04/09/2015
Dis-moi quel jargon tu parles, je te dirai qui tu es
Un article datant de deux ans (septembre-octobre 2013) dans la revue interne d'un grand groupe industriel de l'énergie a attiré mon attention : il concerne le jargon d'entreprise.
En voici quelques extraits : "L'entreprise parle une langue à part. Une façon de manifester son identité et son savoir-faire, tout en facilitant les échanges entre salariés. mais une dérive touche l'ensemble des métiers et des niveaux hiérarchiques : la propagation d'expressions obscures, alambiquées et souvent vides de sens, qui paralysent les non-initiés".
"Pour beaucoup de collègues, notre terminologie est ancrée dans les comportements, et peu importe qu'elle paraisse indigeste vu de l'extérieur".
"La Maison de l'outil et de la pensée ouvrière de Troyes montre que, dès le Moyen-Âge, chaque corporation d'artisans avait son propre jargon. En clair, les mots font partie des outils et des codes par lesquels chaque métier exprime son identité propre. Et le fait d'emprunter le discours attaché à sa spécialité professionnelle ne fait que perpétuer une tradition. Cependant l'apparition de grandes entreprises employant plusieurs centaines ou milliers de personnes a contribué à l'avènement d'une nouvelle couche langagière".
"Le parler de l'entreprise fonctionne comme un véritable ciment entre les différents métiers du Groupe". "De ce lien naît une véritable culture à part entière".

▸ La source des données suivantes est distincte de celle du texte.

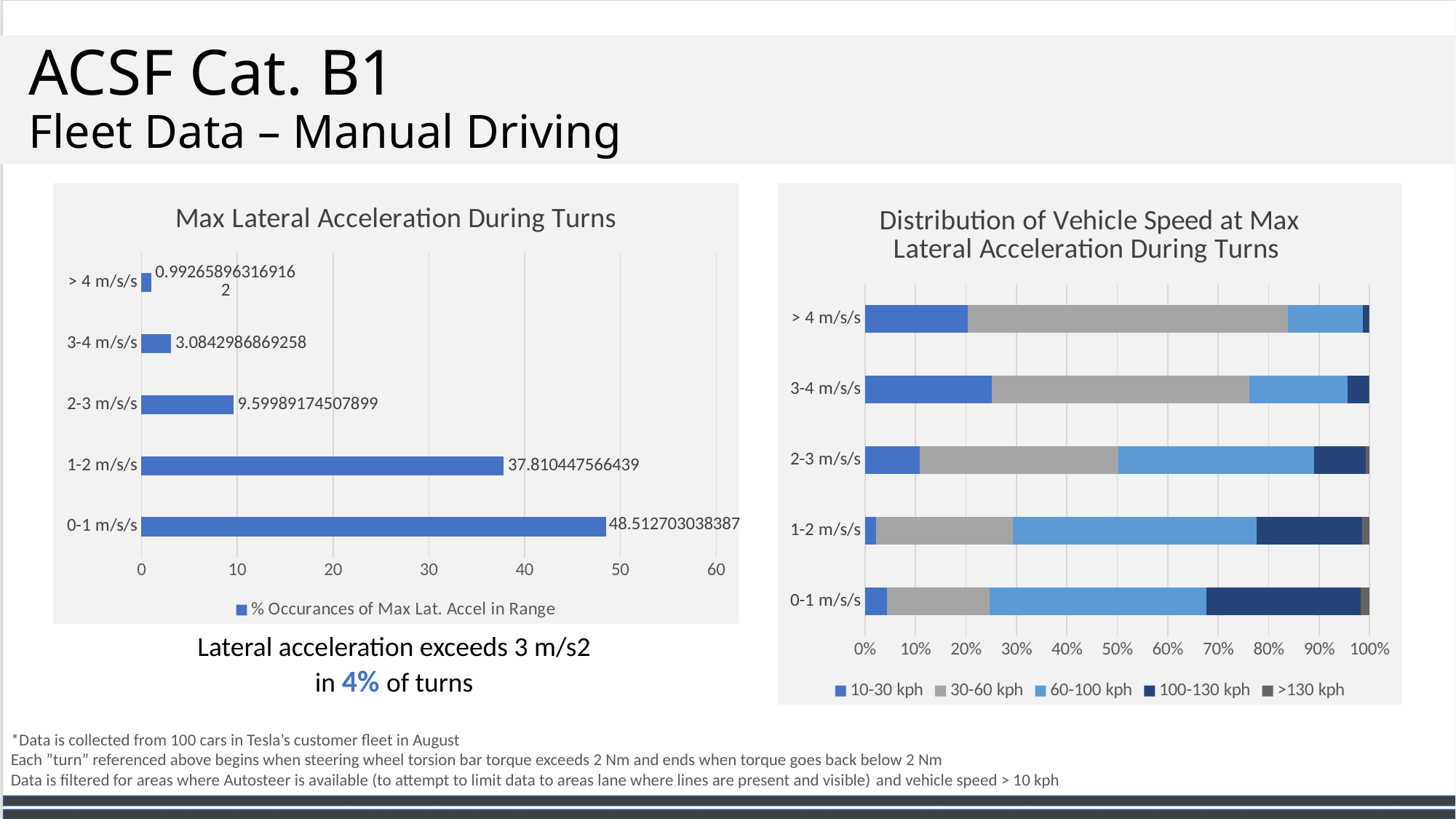
In the 'Max Lateral Acceleration During Turns' chart, what is the difference between the values for 0-1 m/s/s and 1-2 m/s/s? 10.702255471948 What is the legend entry of the 'Max Lateral Acceleration During Turns' chart? % Occurances of Max Lat. Accel in Range In the 'Max Lateral Acceleration During Turns' chart, what is the value for 1-2 m/s/s? 37.810447566439 In the 'Max Lateral Acceleration During Turns' chart, what is the value for 2-3 m/s/s? 9.59989174507899 In the 'Distribution of Vehicle Speed at Max Lateral Acceleration During Turns' chart, which category has the larger 10-30 kph share: > 4 m/s/s or 0-1 m/s/s? > 4 m/s/s In the 'Distribution of Vehicle Speed at Max Lateral Acceleration During Turns' chart, is the 10-30 kph share for > 4 m/s/s greater or less than 10%? greater In the 'Max Lateral Acceleration During Turns' chart, what is the value for 0-1 m/s/s? 48.512703038387 In the 'Max Lateral Acceleration During Turns' chart, which category has the highest value? 0-1 m/s/s How many categories are shown in the 'Max Lateral Acceleration During Turns' chart? 5 In the 'Max Lateral Acceleration During Turns' chart, which category has the lowest value? > 4 m/s/s What kind of chart is the 'Max Lateral Acceleration During Turns' chart? Bar chart How many series does the legend of the 'Distribution of Vehicle Speed at Max Lateral Acceleration During Turns' chart list? 5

"Partager un vocabulaire constitué pour partie d'acronymes permet aussi de dialoguer et de se comprendre beaucoup plus vite".
Mais "… se dissimule parfois une démarche plus ou moins consciente d'exclusion. Pour s'adapter à un environnement lexical qui ne fait l'objet d'aucun mode d'emploi, les nouvelles recrues, les stagiaires et parfois même les clients, doivent fournir un effort. À l'obligation de mémoriser quantité de nouveaux termes s'ajoutent des risques de confusion".
Pour certains, "Il n'y a pas de meilleur apprentissage que l'immersion au sein des équipes et le compagnonnage exercé spontanément par les collègues".
Pour d'autres, il faut absolument créer et enrichir de véritables "lexiques internes" (acronymes, noms de directions et de départements, vocabulaire fonctionnel, nom de baptême des projets informatiques…).
Le Groupe constitue ainsi progressivement un abécédaire pédagogique et ludique qui complète le livret d'accueil.
"Expliciter la signification immédiate du vocabulaire de l'entreprise afin de le rendre accessible au plus grand nombre est une chose. Lutter contre la jargonite outrancière et les effets de mode en est une autre… Une charte sémantique pourrait inviter chacun à s'exprimer avec des mots simples, courants et compréhensibles par tous… C'est à travers une démarche d'exemplarité que l'on réussira à modifier les habitudes".
Ce blogue ne dit pas autre chose depuis plus d'un an !
Exemples de dérives citées dans l'article : wording, ASAP, REX, process, B to B, débriefer, brainstorming...
La situation, surtout vis-à-vis des clients, a été jugée suffisamment préoccupante pour que le Groupe confie à un institut de sondage la mission d'évaluer son impact sur l'image de l'entreprise. Les axes de progression détectés sont l'explication des raisons de l'augmentation des tarifs, un supplément de disponibilité pour apporter des réponses claires et la sécurité de installations.